DSPRelated.com
Forums

C64X+ DSP runs inefficiently - How to solve?

Started by Coskun AYYILDIZ April 25, 2011
Hi everyone,

When my code seemed to be slower than I expected it to be, I wrote a simple code and saw the following problem:

My test code is the following:

int i, p1, p2, p3;

void main()
{

*(int*)0x01840000 = 0x02;// use 64KB of L2 cache
*(int*)0x01840020 = 0x04;// use 32KB of L1P cache

*(int*)0x01840040 = 0x07;// use 32KB of L1D cache

*(int*)0x01840200 = 0x01;// MAR register, make 0x80000000 memory region cachable.
p1 = 0xCDF54785;// p1 and p2 values are random
p2 = 0x28D9A25C;
p3 = 0;

for(i = 0; i < 10000; i++)
{
p3 += (p2 - p1);
}
return 0;
}

After executing this little piece of code, I read the values of TSCL and TSCH registers to see how many cycles were spent. And, I saw 107153 cycles.
So, in order to make 10000 summations, the compiler spent 107153 cycles. So, in average, 10.7 cycles for 1 summation.

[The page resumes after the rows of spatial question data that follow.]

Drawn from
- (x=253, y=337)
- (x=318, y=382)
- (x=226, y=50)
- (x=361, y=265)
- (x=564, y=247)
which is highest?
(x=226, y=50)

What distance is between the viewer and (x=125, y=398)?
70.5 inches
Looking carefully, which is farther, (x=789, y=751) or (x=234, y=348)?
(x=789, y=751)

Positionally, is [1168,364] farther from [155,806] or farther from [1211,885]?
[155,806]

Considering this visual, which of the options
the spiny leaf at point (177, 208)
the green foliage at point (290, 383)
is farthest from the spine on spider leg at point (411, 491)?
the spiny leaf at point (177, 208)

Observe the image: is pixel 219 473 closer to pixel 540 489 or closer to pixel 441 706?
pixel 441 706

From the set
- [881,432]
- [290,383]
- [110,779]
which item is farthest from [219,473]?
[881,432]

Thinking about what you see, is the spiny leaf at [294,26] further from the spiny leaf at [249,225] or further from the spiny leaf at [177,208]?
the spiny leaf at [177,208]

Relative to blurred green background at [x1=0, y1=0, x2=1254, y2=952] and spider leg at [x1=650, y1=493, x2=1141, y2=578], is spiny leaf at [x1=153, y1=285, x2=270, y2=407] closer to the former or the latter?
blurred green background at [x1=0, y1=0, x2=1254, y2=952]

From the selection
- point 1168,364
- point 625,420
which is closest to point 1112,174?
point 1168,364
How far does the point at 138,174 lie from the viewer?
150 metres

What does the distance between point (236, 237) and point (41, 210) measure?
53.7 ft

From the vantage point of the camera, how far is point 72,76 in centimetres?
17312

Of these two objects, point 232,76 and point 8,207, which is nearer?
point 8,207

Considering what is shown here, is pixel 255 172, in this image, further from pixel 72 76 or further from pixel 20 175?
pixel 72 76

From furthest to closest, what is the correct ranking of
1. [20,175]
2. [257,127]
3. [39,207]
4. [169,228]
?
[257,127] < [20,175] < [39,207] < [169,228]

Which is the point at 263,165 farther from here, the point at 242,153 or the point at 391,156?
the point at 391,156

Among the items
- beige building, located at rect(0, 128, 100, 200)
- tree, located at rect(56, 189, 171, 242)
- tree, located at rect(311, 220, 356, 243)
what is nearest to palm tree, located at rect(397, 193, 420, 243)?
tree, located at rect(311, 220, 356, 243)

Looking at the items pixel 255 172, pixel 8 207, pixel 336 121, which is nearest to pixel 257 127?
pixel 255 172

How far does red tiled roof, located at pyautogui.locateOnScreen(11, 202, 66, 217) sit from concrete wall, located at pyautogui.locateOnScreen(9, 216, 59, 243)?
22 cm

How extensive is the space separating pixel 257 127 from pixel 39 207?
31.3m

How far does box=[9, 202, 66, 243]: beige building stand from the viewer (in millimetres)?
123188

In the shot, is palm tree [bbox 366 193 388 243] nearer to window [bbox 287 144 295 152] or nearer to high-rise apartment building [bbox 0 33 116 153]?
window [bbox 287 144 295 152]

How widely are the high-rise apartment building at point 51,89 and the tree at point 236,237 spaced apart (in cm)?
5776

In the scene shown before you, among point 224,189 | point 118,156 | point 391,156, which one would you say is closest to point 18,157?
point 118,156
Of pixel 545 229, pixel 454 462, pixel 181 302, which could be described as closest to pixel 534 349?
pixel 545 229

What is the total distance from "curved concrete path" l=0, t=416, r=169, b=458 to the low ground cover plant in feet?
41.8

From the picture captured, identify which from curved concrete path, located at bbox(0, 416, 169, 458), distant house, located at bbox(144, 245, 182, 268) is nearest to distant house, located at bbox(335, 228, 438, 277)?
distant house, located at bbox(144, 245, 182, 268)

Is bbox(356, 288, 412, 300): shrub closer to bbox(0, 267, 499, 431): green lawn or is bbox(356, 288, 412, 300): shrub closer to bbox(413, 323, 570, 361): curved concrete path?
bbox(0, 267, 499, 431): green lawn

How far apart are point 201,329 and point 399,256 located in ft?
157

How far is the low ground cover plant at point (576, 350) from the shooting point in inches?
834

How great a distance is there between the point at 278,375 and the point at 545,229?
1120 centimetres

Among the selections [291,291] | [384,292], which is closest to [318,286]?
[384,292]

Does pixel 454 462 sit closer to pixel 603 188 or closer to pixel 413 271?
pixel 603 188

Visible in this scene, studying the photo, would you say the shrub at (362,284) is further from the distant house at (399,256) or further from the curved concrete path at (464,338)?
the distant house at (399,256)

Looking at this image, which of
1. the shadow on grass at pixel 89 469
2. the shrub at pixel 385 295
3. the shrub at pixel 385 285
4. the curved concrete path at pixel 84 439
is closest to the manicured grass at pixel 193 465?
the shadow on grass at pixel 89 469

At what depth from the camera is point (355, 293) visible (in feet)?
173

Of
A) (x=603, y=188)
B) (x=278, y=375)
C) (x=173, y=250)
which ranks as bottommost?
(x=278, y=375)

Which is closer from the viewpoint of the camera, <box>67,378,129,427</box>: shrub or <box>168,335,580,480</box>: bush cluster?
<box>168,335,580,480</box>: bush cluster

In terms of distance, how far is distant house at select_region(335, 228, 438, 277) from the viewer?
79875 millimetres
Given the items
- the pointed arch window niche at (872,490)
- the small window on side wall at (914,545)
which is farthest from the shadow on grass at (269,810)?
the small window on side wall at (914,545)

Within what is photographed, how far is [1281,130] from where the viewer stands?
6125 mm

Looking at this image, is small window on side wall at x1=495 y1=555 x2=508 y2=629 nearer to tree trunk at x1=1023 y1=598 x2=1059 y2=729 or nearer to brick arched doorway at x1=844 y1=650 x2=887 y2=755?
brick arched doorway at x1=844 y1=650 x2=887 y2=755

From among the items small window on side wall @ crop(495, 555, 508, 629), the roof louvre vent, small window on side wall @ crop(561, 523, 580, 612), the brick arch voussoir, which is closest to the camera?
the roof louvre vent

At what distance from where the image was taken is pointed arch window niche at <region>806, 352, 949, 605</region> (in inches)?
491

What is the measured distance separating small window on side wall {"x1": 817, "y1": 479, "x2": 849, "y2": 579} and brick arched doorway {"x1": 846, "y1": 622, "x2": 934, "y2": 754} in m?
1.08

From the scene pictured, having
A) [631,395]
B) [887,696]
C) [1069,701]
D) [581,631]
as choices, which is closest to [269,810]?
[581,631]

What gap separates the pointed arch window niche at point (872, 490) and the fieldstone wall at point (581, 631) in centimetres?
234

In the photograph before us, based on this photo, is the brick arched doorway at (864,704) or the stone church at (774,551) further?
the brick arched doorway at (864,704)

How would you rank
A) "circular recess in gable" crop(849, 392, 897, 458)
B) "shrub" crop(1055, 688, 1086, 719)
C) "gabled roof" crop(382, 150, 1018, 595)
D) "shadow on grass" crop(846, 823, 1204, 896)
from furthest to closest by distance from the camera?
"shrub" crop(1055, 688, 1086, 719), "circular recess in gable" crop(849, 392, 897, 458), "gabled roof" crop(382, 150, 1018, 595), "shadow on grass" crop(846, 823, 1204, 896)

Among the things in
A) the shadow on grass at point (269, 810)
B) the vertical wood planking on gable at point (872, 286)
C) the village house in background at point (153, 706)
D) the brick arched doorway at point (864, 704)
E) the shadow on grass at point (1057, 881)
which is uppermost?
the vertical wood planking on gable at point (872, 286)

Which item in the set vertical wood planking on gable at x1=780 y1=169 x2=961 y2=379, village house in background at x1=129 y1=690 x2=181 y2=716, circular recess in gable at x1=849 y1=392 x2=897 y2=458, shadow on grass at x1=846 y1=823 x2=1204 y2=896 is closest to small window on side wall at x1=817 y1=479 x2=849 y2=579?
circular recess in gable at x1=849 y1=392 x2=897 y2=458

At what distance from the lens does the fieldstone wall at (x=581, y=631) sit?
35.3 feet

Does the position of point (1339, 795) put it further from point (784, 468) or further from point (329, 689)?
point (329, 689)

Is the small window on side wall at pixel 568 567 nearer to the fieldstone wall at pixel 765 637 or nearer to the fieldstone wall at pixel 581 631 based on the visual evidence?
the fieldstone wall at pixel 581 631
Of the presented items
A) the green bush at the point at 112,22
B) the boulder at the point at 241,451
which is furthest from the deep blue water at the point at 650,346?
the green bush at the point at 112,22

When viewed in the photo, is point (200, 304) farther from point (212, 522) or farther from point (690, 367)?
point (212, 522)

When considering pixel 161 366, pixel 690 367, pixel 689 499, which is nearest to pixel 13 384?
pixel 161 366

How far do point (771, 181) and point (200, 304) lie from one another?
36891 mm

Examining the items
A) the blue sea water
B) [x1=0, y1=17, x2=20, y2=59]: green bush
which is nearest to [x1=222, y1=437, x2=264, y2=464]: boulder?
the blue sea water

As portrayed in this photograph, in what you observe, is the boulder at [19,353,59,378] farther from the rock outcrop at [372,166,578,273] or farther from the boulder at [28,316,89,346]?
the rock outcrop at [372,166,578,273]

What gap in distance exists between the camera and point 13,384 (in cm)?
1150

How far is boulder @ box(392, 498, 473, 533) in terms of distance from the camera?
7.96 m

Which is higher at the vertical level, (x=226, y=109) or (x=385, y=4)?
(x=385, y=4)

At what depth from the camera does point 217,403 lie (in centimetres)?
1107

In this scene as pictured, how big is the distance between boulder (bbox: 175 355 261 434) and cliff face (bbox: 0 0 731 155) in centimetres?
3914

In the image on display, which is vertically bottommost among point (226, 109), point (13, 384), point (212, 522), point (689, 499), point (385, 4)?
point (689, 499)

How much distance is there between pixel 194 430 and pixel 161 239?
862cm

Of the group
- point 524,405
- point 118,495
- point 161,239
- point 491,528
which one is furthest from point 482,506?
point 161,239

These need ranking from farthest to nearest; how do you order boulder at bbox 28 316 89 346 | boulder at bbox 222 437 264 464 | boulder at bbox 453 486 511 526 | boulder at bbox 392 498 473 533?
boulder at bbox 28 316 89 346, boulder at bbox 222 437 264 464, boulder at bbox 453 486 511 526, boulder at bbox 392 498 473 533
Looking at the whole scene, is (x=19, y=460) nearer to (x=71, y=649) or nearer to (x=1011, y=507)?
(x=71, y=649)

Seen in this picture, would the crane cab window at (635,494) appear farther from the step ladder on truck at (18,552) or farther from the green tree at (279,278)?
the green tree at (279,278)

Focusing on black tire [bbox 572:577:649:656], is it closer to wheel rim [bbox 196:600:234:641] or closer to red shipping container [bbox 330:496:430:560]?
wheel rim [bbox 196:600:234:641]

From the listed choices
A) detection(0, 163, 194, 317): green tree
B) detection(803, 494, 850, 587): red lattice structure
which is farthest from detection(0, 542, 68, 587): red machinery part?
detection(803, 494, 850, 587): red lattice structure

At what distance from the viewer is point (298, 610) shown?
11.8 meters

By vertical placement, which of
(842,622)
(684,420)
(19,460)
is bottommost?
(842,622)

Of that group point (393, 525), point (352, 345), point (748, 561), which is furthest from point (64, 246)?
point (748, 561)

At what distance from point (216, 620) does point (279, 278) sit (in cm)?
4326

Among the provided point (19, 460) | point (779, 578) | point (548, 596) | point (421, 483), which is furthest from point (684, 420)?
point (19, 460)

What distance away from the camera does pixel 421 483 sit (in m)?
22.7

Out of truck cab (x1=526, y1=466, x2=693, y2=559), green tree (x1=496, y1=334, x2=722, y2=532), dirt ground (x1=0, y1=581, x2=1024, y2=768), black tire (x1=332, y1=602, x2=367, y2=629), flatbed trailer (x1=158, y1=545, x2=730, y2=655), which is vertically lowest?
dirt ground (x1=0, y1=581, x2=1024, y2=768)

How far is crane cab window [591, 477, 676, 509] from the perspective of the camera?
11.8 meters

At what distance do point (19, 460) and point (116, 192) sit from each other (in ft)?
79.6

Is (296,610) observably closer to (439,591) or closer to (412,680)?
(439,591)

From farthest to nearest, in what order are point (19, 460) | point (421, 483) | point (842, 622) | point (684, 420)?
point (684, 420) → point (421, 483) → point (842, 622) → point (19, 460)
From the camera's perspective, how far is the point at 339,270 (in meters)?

Obviously, this is something unexpected and it is ruining my code. How can I make the DSP do this task as expected?

It is really important to solve this problem and I'll appreciate your helps.

ps: I am building the code with -O3 and -ms3.

Thanks.
You may want to ignore the cycle count for the first time, as the cache is cold, so you are measuring cycles both for allocating to L2 and then to L1P or L1D.
Measuring from the second time onwards will give you steady state performance.

Regards
JS

From: c... [mailto:c...] On Behalf Of Coskun AYYILDIZ
Sent: Monday, April 25, 2011 7:35 AM
To: c...
Subject: [c6x] C64X+ DSP runs inefficiently - How to solve?

Hi everyone,

When my code seemed to be slower than I expected it to be, I wrote a simple code and saw the following problem:

My test code is the following:

int i, p1, p2, p3;

void main()
{

*(int*)0x01840000 = 0x02; // use 64KB of L2 cache
*(int*)0x01840020 = 0x04; // use 32KB of L1P cache
*(int*)0x01840040 = 0x07; // use 32KB of L1D cache
*(int*)0x01840200 = 0x01; // MAR register, make 0x80000000 memory region cachable.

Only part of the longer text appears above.